# help! who make this style of shoes?



## rnsmelody (Jan 12, 2007)

if anyone can id who make this pair of cute shoes? im looking for the brand name, not the knock off that cost 20 bux.. cus i know they will hurt my feet =( hehe.. thanks =)


----------



## _tiffany (Jan 12, 2007)

It looks like the Louis Vuitton satin pleated pump.  They're so cute, I got a similar looking brown pair for $15...haha.


----------



## Bernadette (Jan 12, 2007)

Yup those were LV, they came out in 2005. www.pinupgirclothingl.com had them but now only have two similar styles in the sale section.
Otherwise I've seen them a lot in the kinda cheapo shoe stores in the malls.

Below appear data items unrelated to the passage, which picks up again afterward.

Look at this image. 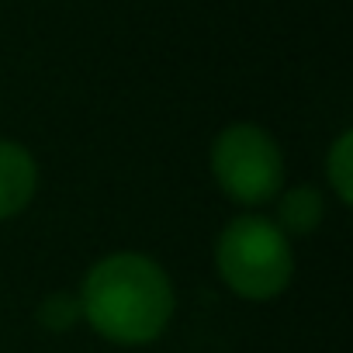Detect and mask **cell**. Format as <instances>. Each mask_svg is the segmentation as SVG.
<instances>
[{
	"label": "cell",
	"mask_w": 353,
	"mask_h": 353,
	"mask_svg": "<svg viewBox=\"0 0 353 353\" xmlns=\"http://www.w3.org/2000/svg\"><path fill=\"white\" fill-rule=\"evenodd\" d=\"M39 188V166L32 152L18 142L0 139V222L28 208Z\"/></svg>",
	"instance_id": "cell-4"
},
{
	"label": "cell",
	"mask_w": 353,
	"mask_h": 353,
	"mask_svg": "<svg viewBox=\"0 0 353 353\" xmlns=\"http://www.w3.org/2000/svg\"><path fill=\"white\" fill-rule=\"evenodd\" d=\"M325 173H329V184H332L336 198L343 205H350L353 201V135L350 132H343L336 139V145L329 149Z\"/></svg>",
	"instance_id": "cell-6"
},
{
	"label": "cell",
	"mask_w": 353,
	"mask_h": 353,
	"mask_svg": "<svg viewBox=\"0 0 353 353\" xmlns=\"http://www.w3.org/2000/svg\"><path fill=\"white\" fill-rule=\"evenodd\" d=\"M46 322H49V329H66L73 319H77V312H80V301L73 305V298H63V294H56V298H46Z\"/></svg>",
	"instance_id": "cell-7"
},
{
	"label": "cell",
	"mask_w": 353,
	"mask_h": 353,
	"mask_svg": "<svg viewBox=\"0 0 353 353\" xmlns=\"http://www.w3.org/2000/svg\"><path fill=\"white\" fill-rule=\"evenodd\" d=\"M222 281L246 301H270L294 277V250L277 222L263 215L232 219L215 246Z\"/></svg>",
	"instance_id": "cell-2"
},
{
	"label": "cell",
	"mask_w": 353,
	"mask_h": 353,
	"mask_svg": "<svg viewBox=\"0 0 353 353\" xmlns=\"http://www.w3.org/2000/svg\"><path fill=\"white\" fill-rule=\"evenodd\" d=\"M319 222H322V198H319L315 188H294V191L284 194V201H281V222H277V229L284 236L288 232L305 236Z\"/></svg>",
	"instance_id": "cell-5"
},
{
	"label": "cell",
	"mask_w": 353,
	"mask_h": 353,
	"mask_svg": "<svg viewBox=\"0 0 353 353\" xmlns=\"http://www.w3.org/2000/svg\"><path fill=\"white\" fill-rule=\"evenodd\" d=\"M77 301L94 332L121 346H142L166 329L173 315V284L149 256L114 253L94 263Z\"/></svg>",
	"instance_id": "cell-1"
},
{
	"label": "cell",
	"mask_w": 353,
	"mask_h": 353,
	"mask_svg": "<svg viewBox=\"0 0 353 353\" xmlns=\"http://www.w3.org/2000/svg\"><path fill=\"white\" fill-rule=\"evenodd\" d=\"M212 173L239 205H263L284 184V156L260 125H229L212 145Z\"/></svg>",
	"instance_id": "cell-3"
}]
</instances>
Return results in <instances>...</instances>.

Good luck 
	

	
	
		
		

		
		
	


	




. I'll keep my eye out.


----------



## amoona (Jan 12, 2007)

omg i saw them at wet seal!!! sooo cute but i had to resist because i dont need anymore shoes!


----------



## rnsmelody (Jan 12, 2007)

hahaha since they are LV i definately cant afford those.. ill stick with the copy cats then =) thanks!!


----------



## Bernadette (Jan 12, 2007)

Good call amoona, here they are http://www.wetseal.com/productdetail.asp?mi=1700&style=37027995&size=&col  or=600&token=!


----------



## poppy z (Jan 12, 2007)

I saw a similar model on howcool.com!


----------